**Exercise requirements**
Reproduce each of the entries that follow, exactly.

**The data**

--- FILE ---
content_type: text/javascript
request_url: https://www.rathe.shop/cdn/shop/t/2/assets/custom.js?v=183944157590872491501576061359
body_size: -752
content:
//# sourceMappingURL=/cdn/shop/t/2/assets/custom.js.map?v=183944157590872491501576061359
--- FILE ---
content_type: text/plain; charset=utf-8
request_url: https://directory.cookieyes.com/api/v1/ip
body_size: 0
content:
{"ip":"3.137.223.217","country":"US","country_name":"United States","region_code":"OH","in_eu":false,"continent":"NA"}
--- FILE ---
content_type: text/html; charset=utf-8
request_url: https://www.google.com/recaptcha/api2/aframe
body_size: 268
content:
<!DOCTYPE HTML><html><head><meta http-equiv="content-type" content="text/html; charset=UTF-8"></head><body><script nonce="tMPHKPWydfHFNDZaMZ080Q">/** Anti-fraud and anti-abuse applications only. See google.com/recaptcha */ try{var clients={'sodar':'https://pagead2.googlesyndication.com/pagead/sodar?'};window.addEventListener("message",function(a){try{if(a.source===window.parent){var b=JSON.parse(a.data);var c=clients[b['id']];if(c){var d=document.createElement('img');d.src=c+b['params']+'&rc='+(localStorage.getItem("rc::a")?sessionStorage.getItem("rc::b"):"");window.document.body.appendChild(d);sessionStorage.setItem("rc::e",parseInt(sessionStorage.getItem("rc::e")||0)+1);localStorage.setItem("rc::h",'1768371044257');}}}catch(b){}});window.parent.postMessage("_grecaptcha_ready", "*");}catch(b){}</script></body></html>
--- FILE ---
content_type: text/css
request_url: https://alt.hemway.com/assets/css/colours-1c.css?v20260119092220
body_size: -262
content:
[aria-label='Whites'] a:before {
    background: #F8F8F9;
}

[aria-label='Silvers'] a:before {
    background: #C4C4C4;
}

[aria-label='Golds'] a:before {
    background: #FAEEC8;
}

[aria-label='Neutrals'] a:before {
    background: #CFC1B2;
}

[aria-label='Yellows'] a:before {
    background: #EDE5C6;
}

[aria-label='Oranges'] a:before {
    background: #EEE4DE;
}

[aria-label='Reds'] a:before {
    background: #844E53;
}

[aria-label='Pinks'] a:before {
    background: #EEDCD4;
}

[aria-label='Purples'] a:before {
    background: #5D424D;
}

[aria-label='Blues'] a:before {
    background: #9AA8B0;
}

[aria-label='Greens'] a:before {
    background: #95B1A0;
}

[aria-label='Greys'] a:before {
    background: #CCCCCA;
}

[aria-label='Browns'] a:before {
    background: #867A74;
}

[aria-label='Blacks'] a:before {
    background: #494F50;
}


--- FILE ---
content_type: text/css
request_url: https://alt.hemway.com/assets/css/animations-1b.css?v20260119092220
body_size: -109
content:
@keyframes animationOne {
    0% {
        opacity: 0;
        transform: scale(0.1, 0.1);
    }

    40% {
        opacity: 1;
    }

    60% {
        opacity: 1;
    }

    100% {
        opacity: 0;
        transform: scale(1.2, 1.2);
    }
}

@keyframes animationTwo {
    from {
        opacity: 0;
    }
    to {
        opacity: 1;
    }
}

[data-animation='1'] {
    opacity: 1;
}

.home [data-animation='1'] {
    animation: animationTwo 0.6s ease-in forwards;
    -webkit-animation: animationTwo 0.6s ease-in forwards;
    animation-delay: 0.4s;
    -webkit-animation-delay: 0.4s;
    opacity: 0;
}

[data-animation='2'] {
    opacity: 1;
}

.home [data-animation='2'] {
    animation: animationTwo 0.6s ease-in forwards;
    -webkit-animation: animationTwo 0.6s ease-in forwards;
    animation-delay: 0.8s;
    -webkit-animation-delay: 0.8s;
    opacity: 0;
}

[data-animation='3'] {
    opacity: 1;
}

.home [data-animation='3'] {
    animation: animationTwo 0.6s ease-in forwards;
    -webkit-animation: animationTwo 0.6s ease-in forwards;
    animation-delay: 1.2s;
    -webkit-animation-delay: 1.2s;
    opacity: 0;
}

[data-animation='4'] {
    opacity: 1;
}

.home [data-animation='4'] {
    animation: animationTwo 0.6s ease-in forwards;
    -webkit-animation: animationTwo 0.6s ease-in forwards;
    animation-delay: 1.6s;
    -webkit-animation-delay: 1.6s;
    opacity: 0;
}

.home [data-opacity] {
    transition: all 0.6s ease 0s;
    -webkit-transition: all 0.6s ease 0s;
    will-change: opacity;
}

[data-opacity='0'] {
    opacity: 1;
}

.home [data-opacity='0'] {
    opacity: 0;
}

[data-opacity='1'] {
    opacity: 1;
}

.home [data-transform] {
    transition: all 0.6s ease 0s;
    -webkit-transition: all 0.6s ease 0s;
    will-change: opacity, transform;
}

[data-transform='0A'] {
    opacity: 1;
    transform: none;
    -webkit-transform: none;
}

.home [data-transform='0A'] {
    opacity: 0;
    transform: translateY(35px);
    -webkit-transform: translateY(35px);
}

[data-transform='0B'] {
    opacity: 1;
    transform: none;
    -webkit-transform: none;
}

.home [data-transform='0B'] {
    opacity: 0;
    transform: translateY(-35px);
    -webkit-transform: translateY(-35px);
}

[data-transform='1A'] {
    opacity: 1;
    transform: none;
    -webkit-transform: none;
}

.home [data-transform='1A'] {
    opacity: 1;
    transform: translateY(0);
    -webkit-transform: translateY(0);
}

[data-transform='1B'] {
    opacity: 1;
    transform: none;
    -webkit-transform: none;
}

**Task output**
--- FILE ---
content_type: text/javascript
request_url: https://www.rathe.shop/cdn/shop/t/2/assets/custom.js?v=183944157590872491501576061359
body_size: -752
content:
//# sourceMappingURL=/cdn/shop/t/2/assets/custom.js.map?v=183944157590872491501576061359
--- FILE ---
content_type: text/plain; charset=utf-8
request_url: https://directory.cookieyes.com/api/v1/ip
body_size: 0
content:
{"ip":"3.137.223.217","country":"US","country_name":"United States","region_code":"OH","in_eu":false,"continent":"NA"}
--- FILE ---
content_type: text/html; charset=utf-8
request_url: https://www.google.com/recaptcha/api2/aframe
body_size: 268
content:
<!DOCTYPE HTML><html><head><meta http-equiv="content-type" content="text/html; charset=UTF-8"></head><body><script nonce="tMPHKPWydfHFNDZaMZ080Q">/** Anti-fraud and anti-abuse applications only. See google.com/recaptcha */ try{var clients={'sodar':'https://pagead2.googlesyndication.com/pagead/sodar?'};window.addEventListener("message",function(a){try{if(a.source===window.parent){var b=JSON.parse(a.data);var c=clients[b['id']];if(c){var d=document.createElement('img');d.src=c+b['params']+'&rc='+(localStorage.getItem("rc::a")?sessionStorage.getItem("rc::b"):"");window.document.body.appendChild(d);sessionStorage.setItem("rc::e",parseInt(sessionStorage.getItem("rc::e")||0)+1);localStorage.setItem("rc::h",'1768371044257');}}}catch(b){}});window.parent.postMessage("_grecaptcha_ready", "*");}catch(b){}</script></body></html>
--- FILE ---
content_type: text/css
request_url: https://alt.hemway.com/assets/css/colours-1c.css?v20260119092220
body_size: -262
content:
[aria-label='Whites'] a:before {
    background: #F8F8F9;
}

[aria-label='Silvers'] a:before {
    background: #C4C4C4;
}

[aria-label='Golds'] a:before {
    background: #FAEEC8;
}

[aria-label='Neutrals'] a:before {
    background: #CFC1B2;
}

[aria-label='Yellows'] a:before {
    background: #EDE5C6;
}

[aria-label='Oranges'] a:before {
    background: #EEE4DE;
}

[aria-label='Reds'] a:before {
    background: #844E53;
}

[aria-label='Pinks'] a:before {
    background: #EEDCD4;
}

[aria-label='Purples'] a:before {
    background: #5D424D;
}

[aria-label='Blues'] a:before {
    background: #9AA8B0;
}

[aria-label='Greens'] a:before {
    background: #95B1A0;
}

[aria-label='Greys'] a:before {
    background: #CCCCCA;
}

[aria-label='Browns'] a:before {
    background: #867A74;
}

[aria-label='Blacks'] a:before {
    background: #494F50;
}


--- FILE ---
content_type: text/css
request_url: https://alt.hemway.com/assets/css/animations-1b.css?v20260119092220
body_size: -109
content:
@keyframes animationOne {
    0% {
        opacity: 0;
        transform: scale(0.1, 0.1);
    }

    40% {
        opacity: 1;
    }

    60% {
        opacity: 1;
    }

    100% {
        opacity: 0;
        transform: scale(1.2, 1.2);
    }
}

@keyframes animationTwo {
    from {
        opacity: 0;
    }
    to {
        opacity: 1;
    }
}

[data-animation='1'] {
    opacity: 1;
}

.home [data-animation='1'] {
    animation: animationTwo 0.6s ease-in forwards;
    -webkit-animation: animationTwo 0.6s ease-in forwards;
    animation-delay: 0.4s;
    -webkit-animation-delay: 0.4s;
    opacity: 0;
}

[data-animation='2'] {
    opacity: 1;
}

.home [data-animation='2'] {
    animation: animationTwo 0.6s ease-in forwards;
    -webkit-animation: animationTwo 0.6s ease-in forwards;
    animation-delay: 0.8s;
    -webkit-animation-delay: 0.8s;
    opacity: 0;
}

[data-animation='3'] {
    opacity: 1;
}

.home [data-animation='3'] {
    animation: animationTwo 0.6s ease-in forwards;
    -webkit-animation: animationTwo 0.6s ease-in forwards;
    animation-delay: 1.2s;
    -webkit-animation-delay: 1.2s;
    opacity: 0;
}

[data-animation='4'] {
    opacity: 1;
}

.home [data-animation='4'] {
    animation: animationTwo 0.6s ease-in forwards;
    -webkit-animation: animationTwo 0.6s ease-in forwards;
    animation-delay: 1.6s;
    -webkit-animation-delay: 1.6s;
    opacity: 0;
}

.home [data-opacity] {
    transition: all 0.6s ease 0s;
    -webkit-transition: all 0.6s ease 0s;
    will-change: opacity;
}

[data-opacity='0'] {
    opacity: 1;
}

.home [data-opacity='0'] {
    opacity: 0;
}

[data-opacity='1'] {
    opacity: 1;
}

.home [data-transform] {
    transition: all 0.6s ease 0s;
    -webkit-transition: all 0.6s ease 0s;
    will-change: opacity, transform;
}

[data-transform='0A'] {
    opacity: 1;
    transform: none;
    -webkit-transform: none;
}

.home [data-transform='0A'] {
    opacity: 0;
    transform: translateY(35px);
    -webkit-transform: translateY(35px);
}

[data-transform='0B'] {
    opacity: 1;
    transform: none;
    -webkit-transform: none;
}

.home [data-transform='0B'] {
    opacity: 0;
    transform: translateY(-35px);
    -webkit-transform: translateY(-35px);
}

[data-transform='1A'] {
    opacity: 1;
    transform: none;
    -webkit-transform: none;
}

.home [data-transform='1A'] {
    opacity: 1;
    transform: translateY(0);
    -webkit-transform: translateY(0);
}

[data-transform='1B'] {
    opacity: 1;
    transform: none;
    -webkit-transform: none;
}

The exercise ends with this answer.